FucksSakeSusan · 25/02/2024 21:13

When I realised that everyone else would always rank higher than me and our kid in his priorities.

My step dad died and I spent a few days at my mum's helping support her and sort out his affairs. Came home, emotionally exhausted. He'd WFH while I was away - this was an option for him though he normally lived away in the week. I was back now though so in his eyes could take everything back on. He fucked off back to work and I was left, alone and grieving, doing the school run and dog walks and everything else. Had a total breakdown in the evening after mum sent me some details to check for the funeral and called him sobbing. He'd never been good with emotions and was no comfort at all.

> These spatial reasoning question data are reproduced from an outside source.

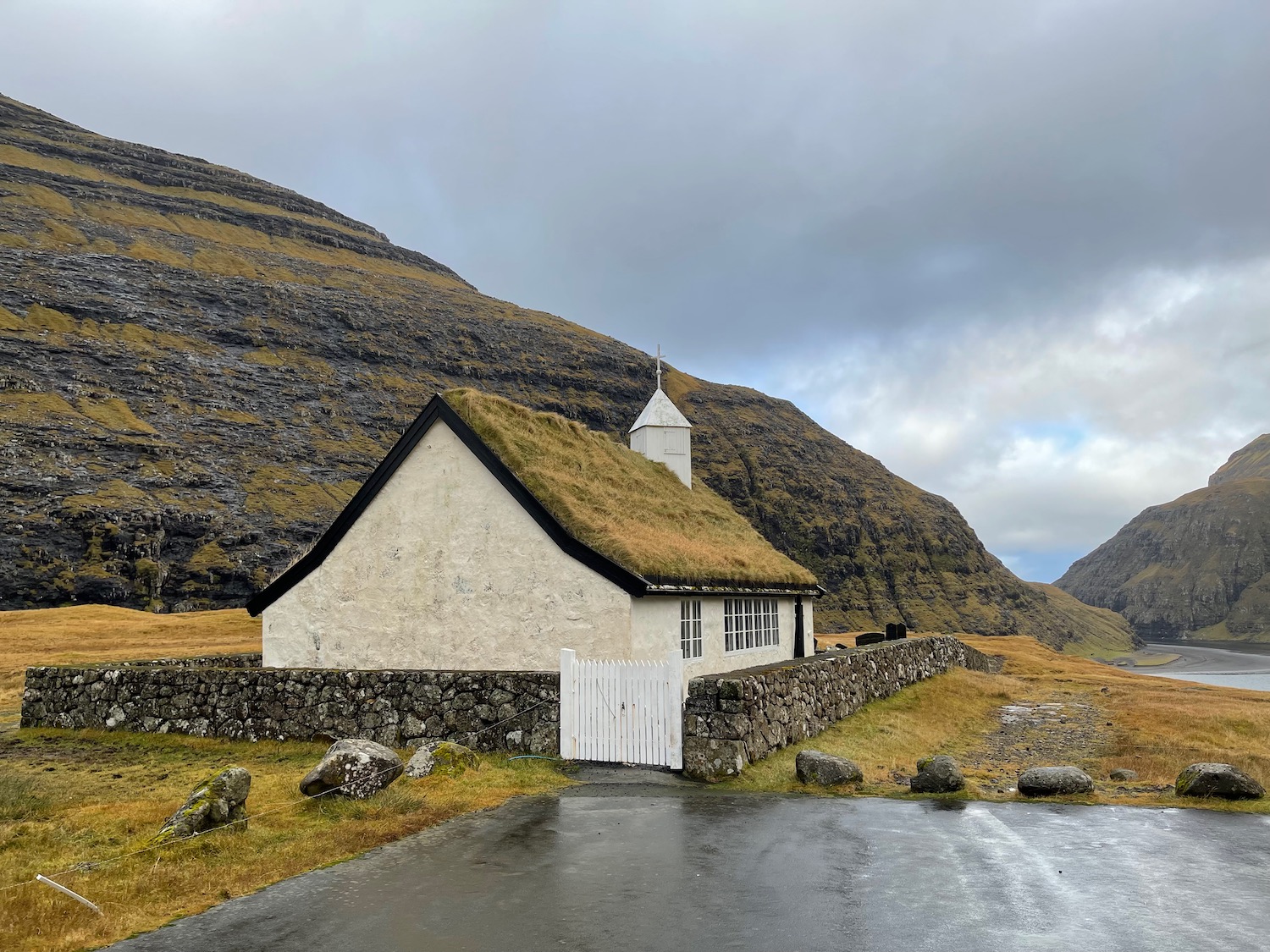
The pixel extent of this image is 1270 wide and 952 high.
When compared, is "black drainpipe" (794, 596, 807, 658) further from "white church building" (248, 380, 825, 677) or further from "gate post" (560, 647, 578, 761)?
"gate post" (560, 647, 578, 761)

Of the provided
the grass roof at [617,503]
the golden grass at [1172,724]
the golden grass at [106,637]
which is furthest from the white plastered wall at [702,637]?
the golden grass at [106,637]

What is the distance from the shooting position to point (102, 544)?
255 feet

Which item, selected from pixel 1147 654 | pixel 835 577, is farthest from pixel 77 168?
pixel 1147 654

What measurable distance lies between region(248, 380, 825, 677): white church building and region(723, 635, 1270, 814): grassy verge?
384cm

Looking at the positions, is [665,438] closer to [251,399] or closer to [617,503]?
[617,503]

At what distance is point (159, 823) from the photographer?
35.9ft

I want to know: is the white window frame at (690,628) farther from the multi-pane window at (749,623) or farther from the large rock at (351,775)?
the large rock at (351,775)

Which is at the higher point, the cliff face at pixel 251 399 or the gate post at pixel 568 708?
the cliff face at pixel 251 399

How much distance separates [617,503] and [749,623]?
16.3ft

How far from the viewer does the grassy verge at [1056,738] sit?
13906 mm

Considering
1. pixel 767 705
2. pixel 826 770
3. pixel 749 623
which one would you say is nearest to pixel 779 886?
pixel 826 770

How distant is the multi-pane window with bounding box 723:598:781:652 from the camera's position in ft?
69.9

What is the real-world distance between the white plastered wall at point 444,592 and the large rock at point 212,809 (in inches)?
296

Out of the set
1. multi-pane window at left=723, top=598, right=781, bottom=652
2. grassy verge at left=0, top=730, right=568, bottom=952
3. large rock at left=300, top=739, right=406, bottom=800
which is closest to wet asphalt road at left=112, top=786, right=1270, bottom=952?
grassy verge at left=0, top=730, right=568, bottom=952
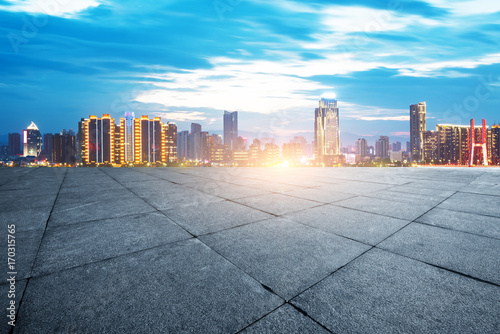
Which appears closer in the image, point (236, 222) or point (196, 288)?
point (196, 288)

Nearly shat myself when someone opened the front door at 3am. He'd decided to come back and WFH but hadn't told me.

Yes I was glad he had decided to come back and support me but it was the glass by the dishwasher moment. Work or responsibilities to other people had always come first but it took that moment for me to see it. He couldn't bear to let anyone down. Except me and his child.

Left him and now have a DH who is the opposite. I don't regret a thing.